(Written problem):
Pull out each line of the entries below that contains the word "standing", and copy those lines in order.

(Dataset rows):
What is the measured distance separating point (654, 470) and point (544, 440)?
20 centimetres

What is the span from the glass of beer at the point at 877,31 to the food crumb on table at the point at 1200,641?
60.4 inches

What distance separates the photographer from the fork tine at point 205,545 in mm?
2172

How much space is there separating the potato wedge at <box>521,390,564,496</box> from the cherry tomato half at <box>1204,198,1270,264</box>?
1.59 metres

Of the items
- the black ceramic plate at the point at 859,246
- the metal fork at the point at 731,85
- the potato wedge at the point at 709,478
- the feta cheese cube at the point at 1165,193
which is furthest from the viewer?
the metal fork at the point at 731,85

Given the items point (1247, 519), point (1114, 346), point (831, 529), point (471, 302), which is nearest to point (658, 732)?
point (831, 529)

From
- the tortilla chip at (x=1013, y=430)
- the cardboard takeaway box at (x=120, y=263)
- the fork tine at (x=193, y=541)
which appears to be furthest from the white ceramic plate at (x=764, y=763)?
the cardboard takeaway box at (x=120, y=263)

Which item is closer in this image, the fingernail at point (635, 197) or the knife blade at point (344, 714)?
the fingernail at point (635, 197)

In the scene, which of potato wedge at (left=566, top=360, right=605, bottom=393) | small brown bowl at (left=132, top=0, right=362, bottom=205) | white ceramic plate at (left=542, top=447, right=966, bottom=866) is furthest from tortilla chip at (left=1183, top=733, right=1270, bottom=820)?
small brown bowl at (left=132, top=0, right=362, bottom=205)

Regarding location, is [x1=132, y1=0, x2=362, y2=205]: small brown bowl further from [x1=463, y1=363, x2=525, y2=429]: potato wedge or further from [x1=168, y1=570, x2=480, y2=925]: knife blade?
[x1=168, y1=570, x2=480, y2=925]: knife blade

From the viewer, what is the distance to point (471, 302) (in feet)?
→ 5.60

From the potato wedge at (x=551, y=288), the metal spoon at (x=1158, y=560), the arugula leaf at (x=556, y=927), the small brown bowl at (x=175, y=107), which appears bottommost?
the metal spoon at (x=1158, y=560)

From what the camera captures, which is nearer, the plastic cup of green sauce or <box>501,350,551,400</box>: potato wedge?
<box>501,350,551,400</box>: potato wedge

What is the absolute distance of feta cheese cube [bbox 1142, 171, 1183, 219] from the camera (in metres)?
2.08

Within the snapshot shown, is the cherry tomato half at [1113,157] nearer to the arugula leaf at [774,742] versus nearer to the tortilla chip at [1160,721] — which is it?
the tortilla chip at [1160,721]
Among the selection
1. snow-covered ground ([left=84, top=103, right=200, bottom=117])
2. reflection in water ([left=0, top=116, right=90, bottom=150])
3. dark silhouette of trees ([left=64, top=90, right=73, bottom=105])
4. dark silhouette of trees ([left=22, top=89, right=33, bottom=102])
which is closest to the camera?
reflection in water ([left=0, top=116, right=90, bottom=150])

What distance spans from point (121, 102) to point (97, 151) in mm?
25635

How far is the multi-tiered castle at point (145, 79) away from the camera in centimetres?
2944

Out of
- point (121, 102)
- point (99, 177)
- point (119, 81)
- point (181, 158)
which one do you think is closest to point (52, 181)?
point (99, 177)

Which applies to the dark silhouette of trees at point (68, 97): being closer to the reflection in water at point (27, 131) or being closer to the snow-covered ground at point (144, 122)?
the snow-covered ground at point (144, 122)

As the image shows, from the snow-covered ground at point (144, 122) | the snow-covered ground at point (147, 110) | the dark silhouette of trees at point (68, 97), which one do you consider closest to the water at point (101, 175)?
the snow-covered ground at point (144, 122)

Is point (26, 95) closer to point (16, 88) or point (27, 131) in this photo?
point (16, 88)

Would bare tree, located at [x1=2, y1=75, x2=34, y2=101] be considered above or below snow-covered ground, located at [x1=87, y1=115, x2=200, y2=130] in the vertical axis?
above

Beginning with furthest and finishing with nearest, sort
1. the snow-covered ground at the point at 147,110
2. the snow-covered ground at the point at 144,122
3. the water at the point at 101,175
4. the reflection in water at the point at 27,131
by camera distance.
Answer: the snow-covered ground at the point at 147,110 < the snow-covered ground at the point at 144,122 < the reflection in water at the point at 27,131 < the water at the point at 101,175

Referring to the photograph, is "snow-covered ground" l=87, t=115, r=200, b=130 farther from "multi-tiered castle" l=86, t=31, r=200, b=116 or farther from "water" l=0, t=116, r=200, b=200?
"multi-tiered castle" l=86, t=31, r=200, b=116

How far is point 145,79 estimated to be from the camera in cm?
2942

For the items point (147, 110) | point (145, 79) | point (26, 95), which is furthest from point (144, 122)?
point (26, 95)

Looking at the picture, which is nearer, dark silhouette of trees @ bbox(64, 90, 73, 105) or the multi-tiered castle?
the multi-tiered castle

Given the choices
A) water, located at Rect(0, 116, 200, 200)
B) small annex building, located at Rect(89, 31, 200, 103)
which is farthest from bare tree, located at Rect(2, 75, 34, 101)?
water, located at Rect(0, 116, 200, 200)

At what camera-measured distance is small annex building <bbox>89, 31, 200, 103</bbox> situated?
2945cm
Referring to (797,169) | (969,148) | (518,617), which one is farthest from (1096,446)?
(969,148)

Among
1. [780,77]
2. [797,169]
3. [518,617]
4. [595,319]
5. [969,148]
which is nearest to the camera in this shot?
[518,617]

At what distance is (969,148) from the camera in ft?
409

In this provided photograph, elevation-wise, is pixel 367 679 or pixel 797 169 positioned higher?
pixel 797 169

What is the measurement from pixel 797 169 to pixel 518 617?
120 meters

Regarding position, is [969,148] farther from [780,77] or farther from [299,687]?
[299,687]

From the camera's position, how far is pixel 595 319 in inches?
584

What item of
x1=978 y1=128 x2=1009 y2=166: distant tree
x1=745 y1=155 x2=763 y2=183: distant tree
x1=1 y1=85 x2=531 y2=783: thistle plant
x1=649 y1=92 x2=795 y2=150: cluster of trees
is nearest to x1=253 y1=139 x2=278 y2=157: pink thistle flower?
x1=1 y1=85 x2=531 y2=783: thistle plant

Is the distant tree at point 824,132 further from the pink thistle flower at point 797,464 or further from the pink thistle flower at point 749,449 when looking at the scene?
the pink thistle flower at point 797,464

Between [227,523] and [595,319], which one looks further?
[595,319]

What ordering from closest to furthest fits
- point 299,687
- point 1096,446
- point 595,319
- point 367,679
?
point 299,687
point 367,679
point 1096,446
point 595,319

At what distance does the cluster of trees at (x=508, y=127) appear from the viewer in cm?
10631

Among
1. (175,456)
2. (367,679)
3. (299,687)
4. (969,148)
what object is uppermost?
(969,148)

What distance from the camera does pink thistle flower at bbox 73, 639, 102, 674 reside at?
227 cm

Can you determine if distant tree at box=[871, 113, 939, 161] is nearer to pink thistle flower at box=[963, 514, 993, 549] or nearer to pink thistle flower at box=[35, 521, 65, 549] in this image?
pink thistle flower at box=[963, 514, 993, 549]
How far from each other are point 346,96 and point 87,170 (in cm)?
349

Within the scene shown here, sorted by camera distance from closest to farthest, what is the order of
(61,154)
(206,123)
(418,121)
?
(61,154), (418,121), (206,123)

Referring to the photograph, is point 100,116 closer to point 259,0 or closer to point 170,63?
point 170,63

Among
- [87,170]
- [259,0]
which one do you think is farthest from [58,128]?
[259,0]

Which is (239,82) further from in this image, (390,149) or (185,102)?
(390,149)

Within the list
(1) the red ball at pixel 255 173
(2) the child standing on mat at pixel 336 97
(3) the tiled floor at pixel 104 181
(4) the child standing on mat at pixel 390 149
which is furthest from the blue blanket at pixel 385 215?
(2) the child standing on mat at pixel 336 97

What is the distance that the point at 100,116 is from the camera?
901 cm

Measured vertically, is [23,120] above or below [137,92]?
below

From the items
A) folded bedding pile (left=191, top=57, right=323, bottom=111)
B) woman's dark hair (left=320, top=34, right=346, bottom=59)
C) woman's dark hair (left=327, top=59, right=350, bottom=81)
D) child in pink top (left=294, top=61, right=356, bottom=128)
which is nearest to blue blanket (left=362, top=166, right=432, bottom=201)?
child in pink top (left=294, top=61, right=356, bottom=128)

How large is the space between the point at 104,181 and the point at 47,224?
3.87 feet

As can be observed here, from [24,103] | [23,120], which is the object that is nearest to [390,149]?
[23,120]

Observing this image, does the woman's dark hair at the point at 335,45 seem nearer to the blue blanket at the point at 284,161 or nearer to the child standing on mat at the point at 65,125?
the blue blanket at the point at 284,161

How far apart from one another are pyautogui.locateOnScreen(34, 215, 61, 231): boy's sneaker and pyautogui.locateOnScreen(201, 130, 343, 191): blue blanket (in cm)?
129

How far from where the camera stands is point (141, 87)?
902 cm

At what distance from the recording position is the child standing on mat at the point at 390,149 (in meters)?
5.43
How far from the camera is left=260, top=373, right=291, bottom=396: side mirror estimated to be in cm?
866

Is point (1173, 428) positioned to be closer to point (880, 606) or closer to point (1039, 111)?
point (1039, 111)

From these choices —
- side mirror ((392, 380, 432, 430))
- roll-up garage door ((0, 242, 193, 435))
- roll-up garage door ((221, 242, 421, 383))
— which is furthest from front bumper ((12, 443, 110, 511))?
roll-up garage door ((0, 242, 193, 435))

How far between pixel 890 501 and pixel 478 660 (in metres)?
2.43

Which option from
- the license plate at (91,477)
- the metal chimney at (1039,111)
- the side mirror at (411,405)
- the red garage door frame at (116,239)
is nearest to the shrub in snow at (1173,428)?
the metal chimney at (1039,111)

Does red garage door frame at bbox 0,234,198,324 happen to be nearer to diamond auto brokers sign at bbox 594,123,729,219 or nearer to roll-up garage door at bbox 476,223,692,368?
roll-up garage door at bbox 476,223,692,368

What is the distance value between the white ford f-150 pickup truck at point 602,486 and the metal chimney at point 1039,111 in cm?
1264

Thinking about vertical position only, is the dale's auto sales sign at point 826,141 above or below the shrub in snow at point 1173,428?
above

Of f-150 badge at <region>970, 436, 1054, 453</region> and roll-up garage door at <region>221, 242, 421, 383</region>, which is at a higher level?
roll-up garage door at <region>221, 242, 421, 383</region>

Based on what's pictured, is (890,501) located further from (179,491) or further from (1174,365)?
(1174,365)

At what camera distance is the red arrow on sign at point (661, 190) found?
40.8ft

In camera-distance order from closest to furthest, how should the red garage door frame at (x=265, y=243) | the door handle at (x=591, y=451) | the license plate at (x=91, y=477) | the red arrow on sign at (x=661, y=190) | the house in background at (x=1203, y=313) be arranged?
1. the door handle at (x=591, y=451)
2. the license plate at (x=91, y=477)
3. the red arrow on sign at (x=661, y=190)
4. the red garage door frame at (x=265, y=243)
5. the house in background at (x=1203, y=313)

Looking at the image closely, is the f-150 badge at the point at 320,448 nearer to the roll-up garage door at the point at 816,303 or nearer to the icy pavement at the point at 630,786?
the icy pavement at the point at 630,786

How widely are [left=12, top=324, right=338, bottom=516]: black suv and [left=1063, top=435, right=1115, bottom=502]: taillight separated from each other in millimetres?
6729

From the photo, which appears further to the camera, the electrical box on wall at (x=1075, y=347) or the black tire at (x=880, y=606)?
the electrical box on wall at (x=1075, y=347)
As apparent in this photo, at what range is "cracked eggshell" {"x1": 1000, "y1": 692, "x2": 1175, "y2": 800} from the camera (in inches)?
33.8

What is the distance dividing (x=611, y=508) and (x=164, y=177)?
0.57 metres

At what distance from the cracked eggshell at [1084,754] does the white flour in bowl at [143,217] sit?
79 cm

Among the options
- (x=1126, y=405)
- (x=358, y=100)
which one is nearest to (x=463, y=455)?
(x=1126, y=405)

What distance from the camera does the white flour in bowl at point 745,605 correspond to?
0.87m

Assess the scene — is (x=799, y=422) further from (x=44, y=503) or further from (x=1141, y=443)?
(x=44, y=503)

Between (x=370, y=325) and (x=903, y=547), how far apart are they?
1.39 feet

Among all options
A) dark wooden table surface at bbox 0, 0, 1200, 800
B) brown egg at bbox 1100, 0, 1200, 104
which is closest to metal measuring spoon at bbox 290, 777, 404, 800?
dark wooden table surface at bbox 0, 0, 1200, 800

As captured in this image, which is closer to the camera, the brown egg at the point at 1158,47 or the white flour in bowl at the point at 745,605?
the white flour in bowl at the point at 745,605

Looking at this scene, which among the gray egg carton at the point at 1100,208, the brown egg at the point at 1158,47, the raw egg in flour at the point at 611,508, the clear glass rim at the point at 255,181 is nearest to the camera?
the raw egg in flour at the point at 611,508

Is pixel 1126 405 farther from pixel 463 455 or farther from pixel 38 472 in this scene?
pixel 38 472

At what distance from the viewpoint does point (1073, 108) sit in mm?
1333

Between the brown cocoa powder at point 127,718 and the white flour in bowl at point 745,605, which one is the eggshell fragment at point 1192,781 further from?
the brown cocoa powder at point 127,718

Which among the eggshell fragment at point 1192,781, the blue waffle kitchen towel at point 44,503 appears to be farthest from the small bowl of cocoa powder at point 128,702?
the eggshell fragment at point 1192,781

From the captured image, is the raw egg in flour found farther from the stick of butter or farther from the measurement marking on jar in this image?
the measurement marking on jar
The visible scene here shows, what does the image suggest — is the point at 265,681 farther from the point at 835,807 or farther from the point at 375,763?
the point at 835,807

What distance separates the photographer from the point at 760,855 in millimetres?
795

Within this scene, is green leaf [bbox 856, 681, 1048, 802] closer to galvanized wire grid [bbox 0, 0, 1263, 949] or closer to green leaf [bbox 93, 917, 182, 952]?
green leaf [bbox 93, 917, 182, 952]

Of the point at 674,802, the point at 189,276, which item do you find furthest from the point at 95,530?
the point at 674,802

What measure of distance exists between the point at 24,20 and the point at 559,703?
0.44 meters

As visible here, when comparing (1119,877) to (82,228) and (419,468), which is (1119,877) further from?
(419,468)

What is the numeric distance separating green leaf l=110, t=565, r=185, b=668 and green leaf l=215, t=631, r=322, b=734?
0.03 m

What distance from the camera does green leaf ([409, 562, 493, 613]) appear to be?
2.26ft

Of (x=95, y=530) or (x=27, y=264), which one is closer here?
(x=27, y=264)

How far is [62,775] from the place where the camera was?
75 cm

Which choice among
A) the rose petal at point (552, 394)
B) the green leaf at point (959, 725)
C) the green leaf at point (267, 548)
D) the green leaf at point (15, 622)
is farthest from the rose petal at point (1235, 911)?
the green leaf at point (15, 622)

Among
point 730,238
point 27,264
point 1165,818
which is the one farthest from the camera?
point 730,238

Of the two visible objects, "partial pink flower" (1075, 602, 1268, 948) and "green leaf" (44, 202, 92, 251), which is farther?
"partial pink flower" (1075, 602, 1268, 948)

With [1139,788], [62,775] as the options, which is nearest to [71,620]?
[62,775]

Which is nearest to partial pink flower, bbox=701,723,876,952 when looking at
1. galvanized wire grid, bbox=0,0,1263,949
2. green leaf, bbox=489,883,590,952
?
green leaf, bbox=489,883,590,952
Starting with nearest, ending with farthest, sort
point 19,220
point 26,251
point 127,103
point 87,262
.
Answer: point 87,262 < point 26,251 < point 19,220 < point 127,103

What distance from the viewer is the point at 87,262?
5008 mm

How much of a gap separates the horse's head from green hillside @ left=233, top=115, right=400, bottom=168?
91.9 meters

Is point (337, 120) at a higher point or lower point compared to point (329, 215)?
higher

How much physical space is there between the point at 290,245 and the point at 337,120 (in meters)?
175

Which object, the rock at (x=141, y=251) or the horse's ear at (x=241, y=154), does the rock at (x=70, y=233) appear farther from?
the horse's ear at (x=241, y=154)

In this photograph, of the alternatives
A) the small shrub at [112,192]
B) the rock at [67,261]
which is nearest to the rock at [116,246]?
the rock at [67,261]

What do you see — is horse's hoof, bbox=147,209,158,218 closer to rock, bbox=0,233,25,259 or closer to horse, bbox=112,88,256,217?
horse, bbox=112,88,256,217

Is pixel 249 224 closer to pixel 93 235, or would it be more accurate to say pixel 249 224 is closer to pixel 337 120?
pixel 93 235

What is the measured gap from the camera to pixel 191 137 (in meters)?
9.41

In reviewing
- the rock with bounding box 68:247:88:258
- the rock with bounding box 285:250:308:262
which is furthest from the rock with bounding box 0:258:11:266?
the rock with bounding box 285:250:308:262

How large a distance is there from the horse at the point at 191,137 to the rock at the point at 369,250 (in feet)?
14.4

(Task output):
(2) the child standing on mat at pixel 336 97
(4) the child standing on mat at pixel 390 149
(2) the child standing on mat at pixel 336 97
Observing this image, does the woman's dark hair at the point at 335,45 seem nearer to the blue blanket at the point at 284,161 or nearer to the child standing on mat at the point at 65,125?
At what distance from the recording position is the child standing on mat at the point at 390,149 (in meters)?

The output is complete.